WORK REQUIRED: Give the listing again exactly, omitting its images.
[[ DATA RECORDS, beginning ]]
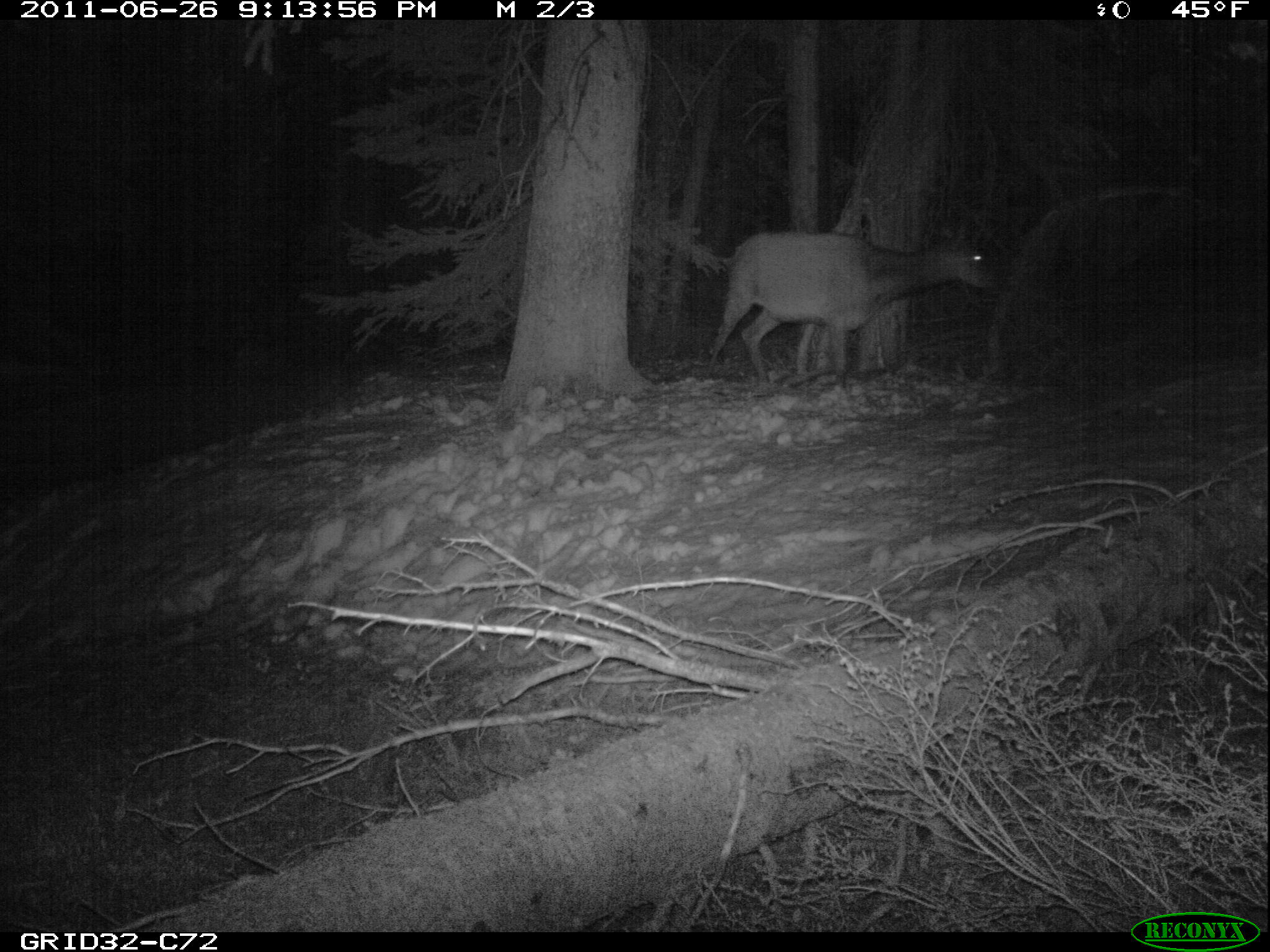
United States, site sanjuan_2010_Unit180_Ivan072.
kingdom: Animalia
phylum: Chordata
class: Mammalia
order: Artiodactyla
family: Cervidae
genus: Cervus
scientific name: Cervus elaphus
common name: red deer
Cervus elaphus (red deer).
[[ DATA RECORDS, end ]]
RESPONSE:
United States, site sanjuan_2010_Unit180_Ivan072.
kingdom: Animalia
phylum: Chordata
class: Mammalia
order: Artiodactyla
family: Cervidae
genus: Cervus
scientific name: Cervus elaphus
common name: red deer
Cervus elaphus (red deer).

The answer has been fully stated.